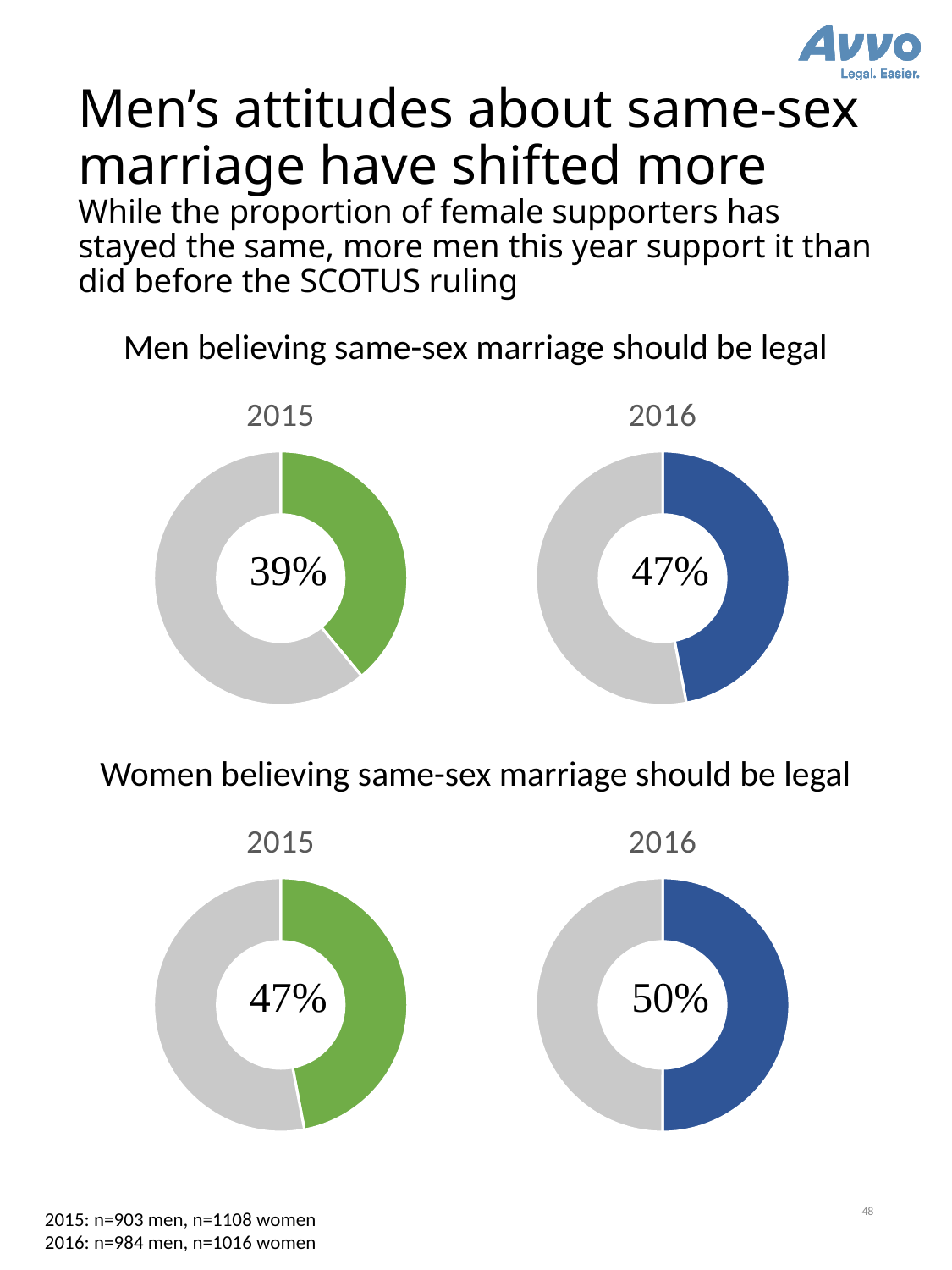
Which is larger: the 2016 value for men or the 2016 value for women? Women (50%) In the 'Women believing same-sex marriage should be legal' chart, what percentage is shown for 2015? 47% In the 'Men believing same-sex marriage should be legal' chart, does the value rise or fall from 2015 to 2016? Rise In the 'Men believing same-sex marriage should be legal' chart, what percentage is shown for 2016? 47% In the 'Women believing same-sex marriage should be legal' chart, what percentage is shown for 2016? 50% What colour is the highlighted segment in the 2016 donut charts? Blue In the 'Men believing same-sex marriage should be legal' chart, by how many percentage points did the value increase from 2015 to 2016? 8 percentage points In the 'Men believing same-sex marriage should be legal' chart, what percentage is shown for 2015? 39% In the 'Women believing same-sex marriage should be legal' chart, by how many percentage points did the value increase from 2015 to 2016? 3 percentage points How many donut charts are shown on the slide? 4 In the 'Men believing same-sex marriage should be legal' chart, which year has the higher value, 2015 or 2016? 2016 What kind of chart is used to show the percentages on this slide? Donut (pie) chart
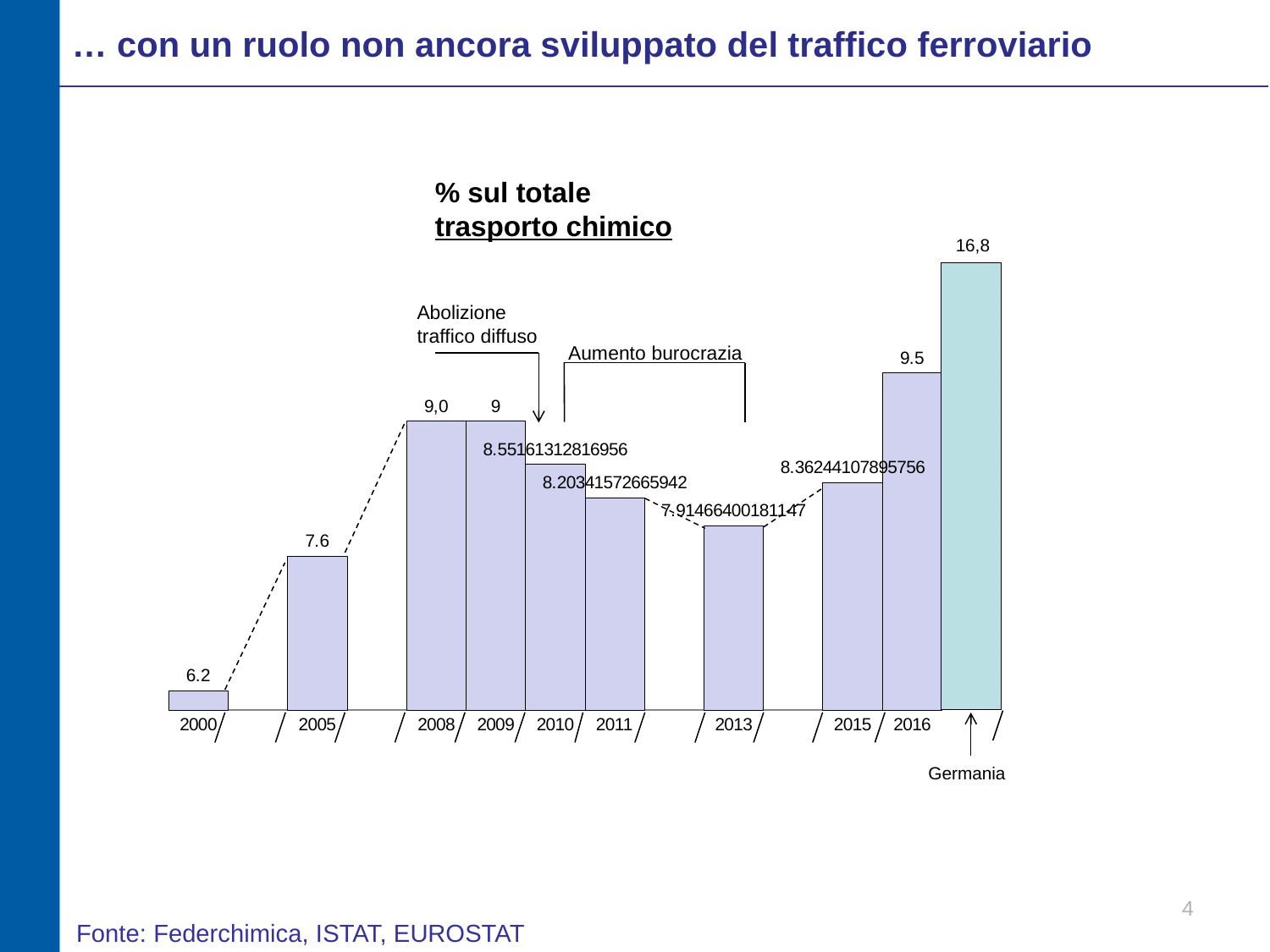
What is the value for 2016? 9.5 What is the value for 2000? 6.2 What is the value for Germania? 16,8 Which bar has the highest value? Germania What is the value for 2005? 7.6 Which is larger, the value for 2005 or the value for 2015? 2015 How many bars are plotted in the chart? 10 What kind of chart is shown on the slide? bar chart What is the title of the chart? % sul totale trasporto chimico Which year has the lowest value? 2000 Do the values rise or fall from 2009 to 2013? fall What is the difference between the value for 2016 and the value for 2000? 3.3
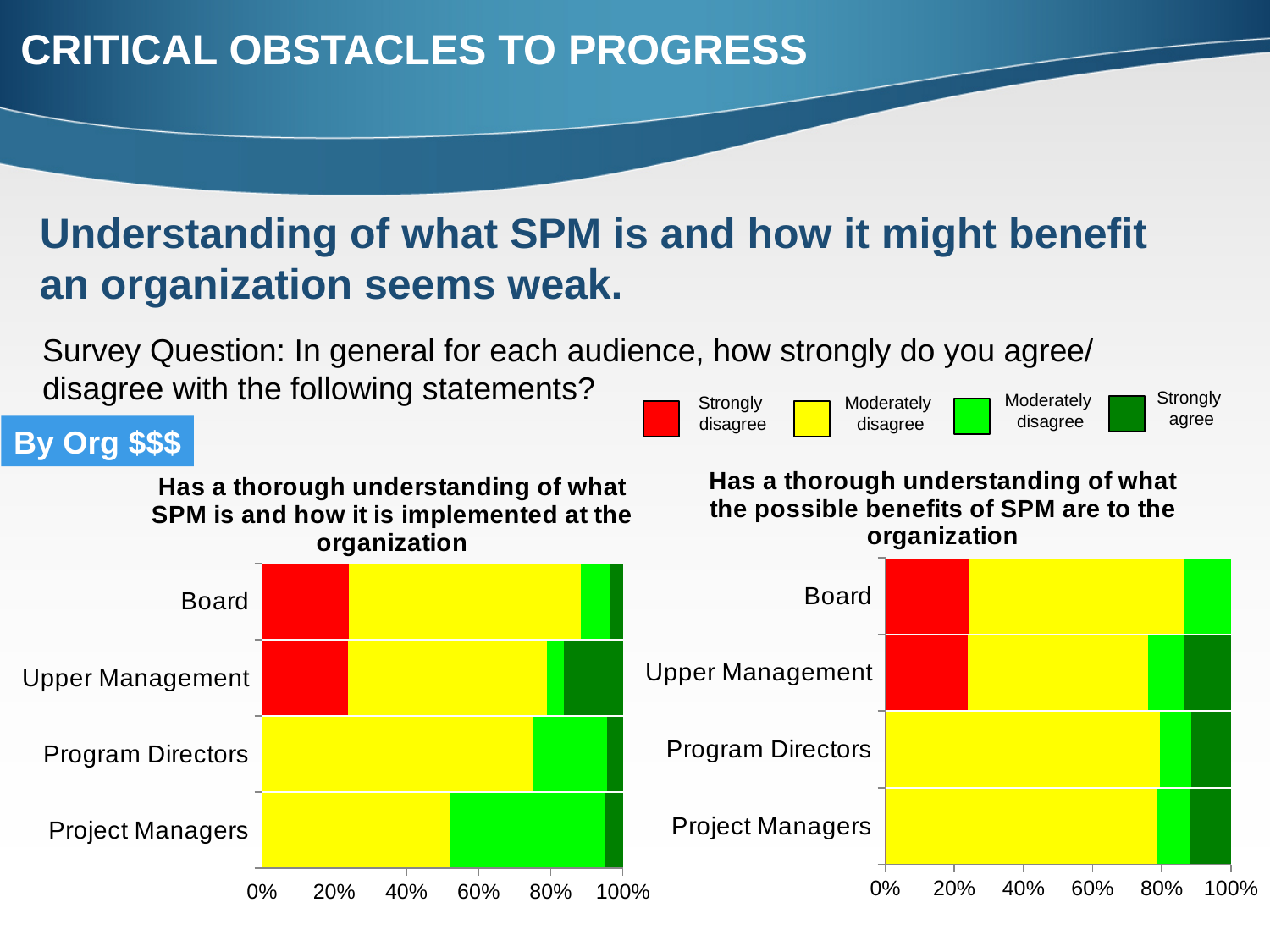
On the left chart, which has the larger yellow segment: Board or Program Directors? Program Directors On the right chart, which category has no "Strongly agree" (dark green) segment? Board How many audience categories are shown on the right chart, titled "Has a thorough understanding of what the possible benefits of SPM are to the organization"? 4 On the left chart, is the "Moderately disagree" (yellow) share for Project Managers greater or less than 60%? less On the left chart, is the "Strongly disagree" (red) share for Board greater or less than 40%? less Which colour represents "Strongly disagree" in the legend? Red On the right chart, is the "Moderately disagree" (yellow) share for Program Directors greater or less than 60%? greater On the left chart, which category has the largest "Strongly agree" (dark green) segment? Upper Management How many series does the shared legend list for the two charts? 4 What kind of chart is the left chart, titled "Has a thorough understanding of what SPM is and how it is implemented at the organization"? Stacked bar chart On the left chart, which categories have no "Strongly disagree" (red) segment? Program Directors and Project Managers On the left chart, which category has the largest bright green (third legend entry) segment? Project Managers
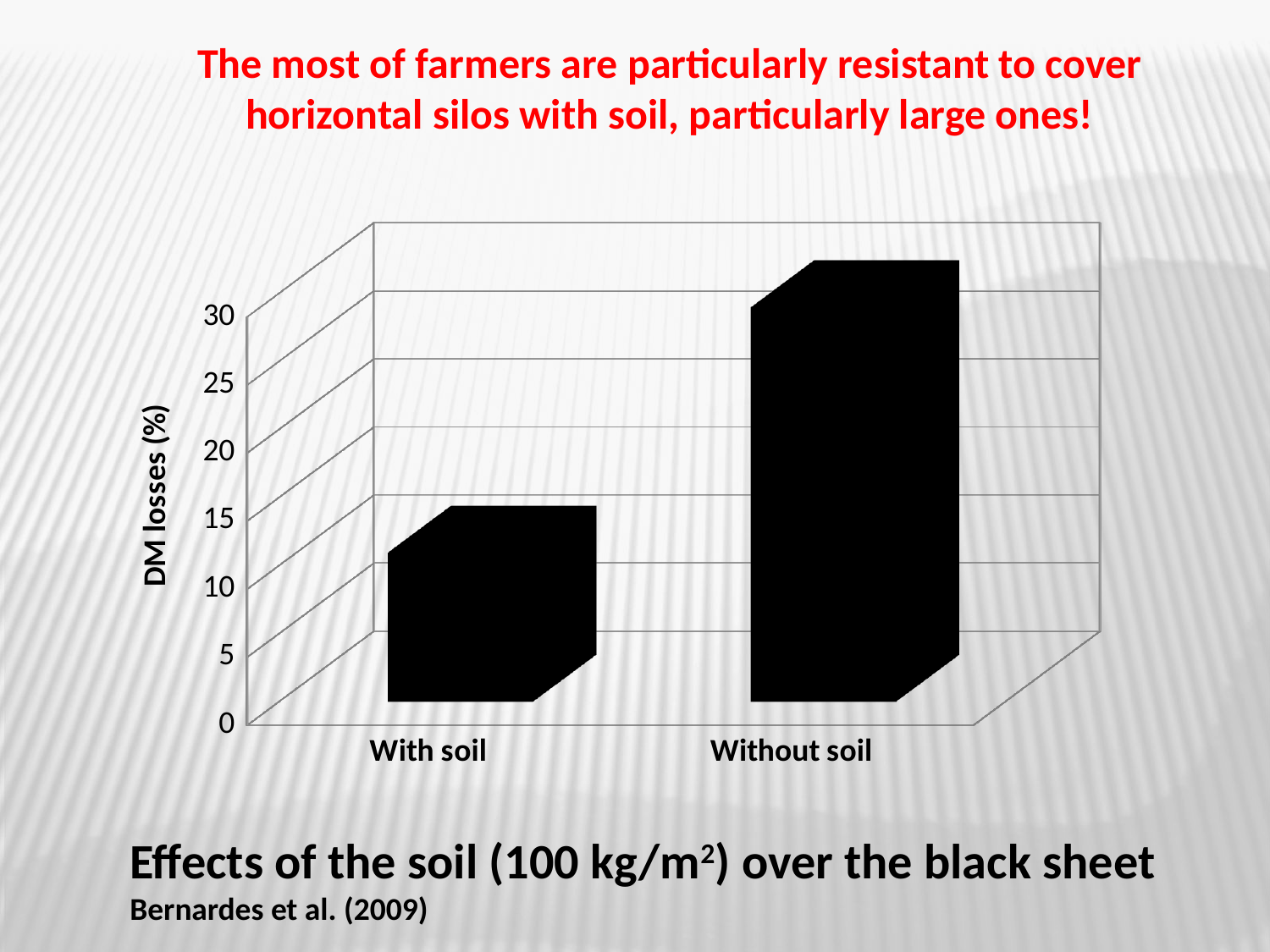
Is the value for With soil greater or less than 15? less Is the value for Without soil greater or less than 25? greater What is the label of the y axis of the chart? DM losses (%) Which category has the highest DM losses? Without soil What is the highest value shown on the y axis of the chart? 30 Which category has the lowest DM losses? With soil Is the value for With soil greater or less than 20? less Which has larger DM losses, With soil or Without soil? Without soil How many categories are shown on the x axis of the chart? 2 What kind of chart is shown on the slide? bar chart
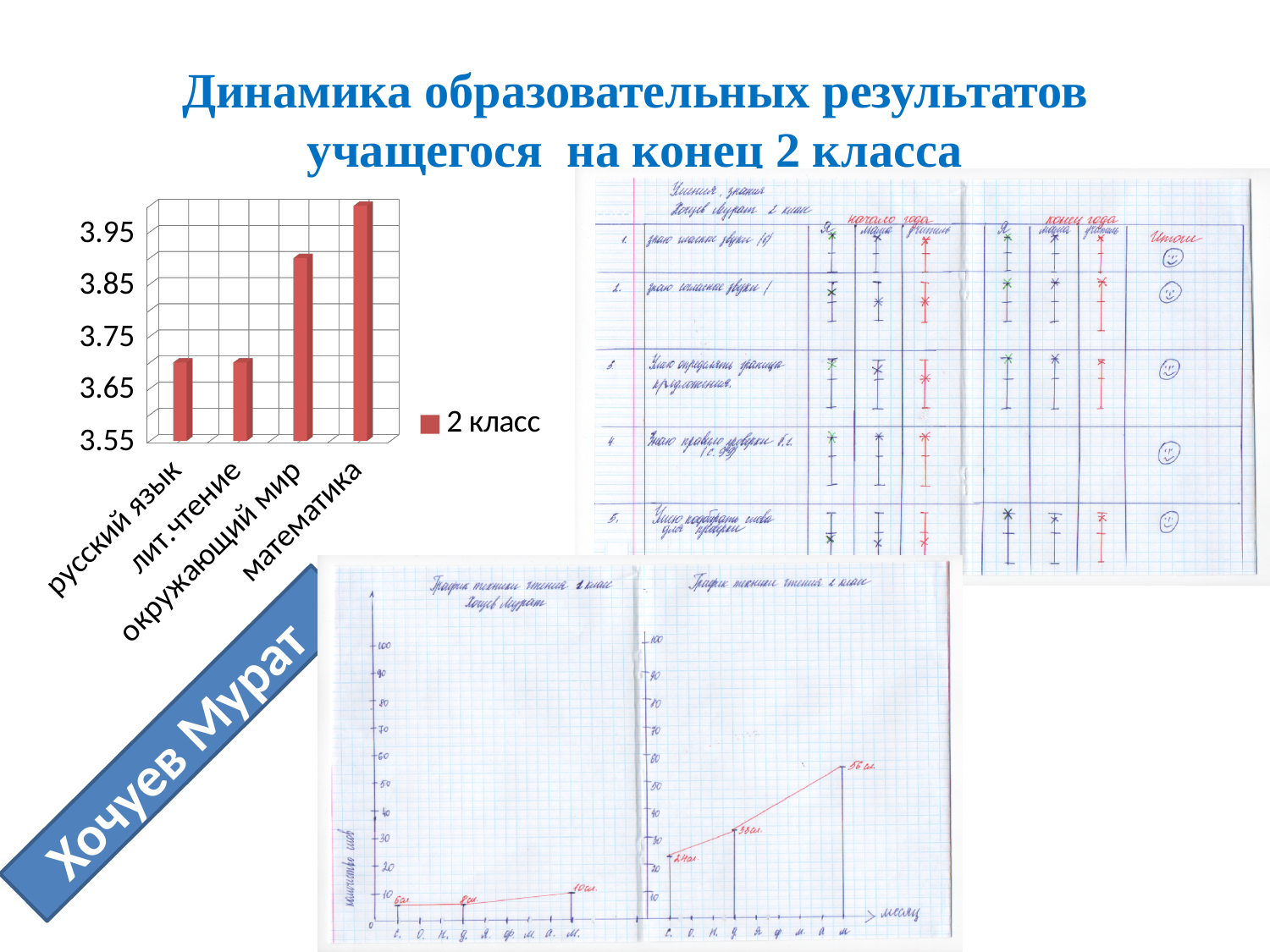
In the bar chart on the left, which is larger: the value for окружающий мир or the value for лит.чтение? окружающий мир In the bar chart on the left, which subject has the highest value? математика In the bar chart on the left, is the value for математика greater or less than 3.95? greater In the bar chart on the left, is the value for русский язык greater or less than 3.75? less In the bar chart on the left, which is larger: the value for математика or the value for русский язык? математика How many subjects are shown in the bar chart on the left? 4 In the bar chart on the left, is the value for окружающий мир greater or less than 3.85? greater How many series does the legend of the bar chart on the left list? 1 What is the legend entry of the bar chart on the left? 2 класс What kind of chart is shown on the left of the slide? bar chart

*Work order:* Turn the lines above into a numbered list, leaving out blank lines and the pictures.

*Solution:*
1. Which is larger: the 2016 value for men or the 2016 value for women? Women (50%) In the 'Women believing same-sex marriage should be legal' chart, what percentage is shown for 2015? 47% In the 'Men believing same-sex marriage should be legal' chart, does the value rise or fall from 2015 to 2016? Rise In the 'Men believing same-sex marriage should be legal' chart, what percentage is shown for 2016? 47% In the 'Women believing same-sex marriage should be legal' chart, what percentage is shown for 2016? 50% What colour is the highlighted segment in the 2016 donut charts? Blue In the 'Men believing same-sex marriage should be legal' chart, by how many percentage points did the value increase from 2015 to 2016? 8 percentage points In the 'Men believing same-sex marriage should be legal' chart, what percentage is shown for 2015? 39% In the 'Women believing same-sex marriage should be legal' chart, by how many percentage points did the value increase from 2015 to 2016? 3 percentage points How many donut charts are shown on the slide? 4 In the 'Men believing same-sex marriage should be legal' chart, which year has the higher value, 2015 or 2016? 2016 What kind of chart is used to show the percentages on this slide? Donut (pie) chart
2. What is the value for 2016? 9.5 What is the value for 2000? 6.2 What is the value for Germania? 16,8 Which bar has the highest value? Germania What is the value for 2005? 7.6 Which is larger, the value for 2005 or the value for 2015? 2015 How many bars are plotted in the chart? 10 What kind of chart is shown on the slide? bar chart What is the title of the chart? % sul totale trasporto chimico Which year has the lowest value? 2000 Do the values rise or fall from 2009 to 2013? fall What is the difference between the value for 2016 and the value for 2000? 3.3
3. On the left chart, which has the larger yellow segment: Board or Program Directors? Program Directors On the right chart, which category has no "Strongly agree" (dark green) segment? Board How many audience categories are shown on the right chart, titled "Has a thorough understanding of what the possible benefits of SPM are to the organization"? 4 On the left chart, is the "Moderately disagree" (yellow) share for Project Managers greater or less than 60%? less On the left chart, is the "Strongly disagree" (red) share for Board greater or less than 40%? less Which colour represents "Strongly disagree" in the legend? Red On the right chart, is the "Moderately disagree" (yellow) share for Program Directors greater or less than 60%? greater On the left chart, which category has the largest "Strongly agree" (dark green) segment? Upper Management How many series does the shared legend list for the two charts? 4 What kind of chart is the left chart, titled "Has a thorough understanding of what SPM is and how it is implemented at the organization"? Stacked bar chart On the left chart, which categories have no "Strongly disagree" (red) segment? Program Directors and Project Managers On the left chart, which category has the largest bright green (third legend entry) segment? Project Managers
4. Is the value for With soil greater or less than 15? less Is the value for Without soil greater or less than 25? greater What is the label of the y axis of the chart? DM losses (%) Which category has the highest DM losses? Without soil What is the highest value shown on the y axis of the chart? 30 Which category has the lowest DM losses? With soil Is the value for With soil greater or less than 20? less Which has larger DM losses, With soil or Without soil? Without soil How many categories are shown on the x axis of the chart? 2 What kind of chart is shown on the slide? bar chart
5. In the bar chart on the left, which is larger: the value for окружающий мир or the value for лит.чтение? окружающий мир In the bar chart on the left, which subject has the highest value? математика In the bar chart on the left, is the value for математика greater or less than 3.95? greater In the bar chart on the left, is the value for русский язык greater or less than 3.75? less In the bar chart on the left, which is larger: the value for математика or the value for русский язык? математика How many subjects are shown in the bar chart on the left? 4 In the bar chart on the left, is the value for окружающий мир greater or less than 3.85? greater How many series does the legend of the bar chart on the left list? 1 What is the legend entry of the bar chart on the left? 2 класс What kind of chart is shown on the left of the slide? bar chart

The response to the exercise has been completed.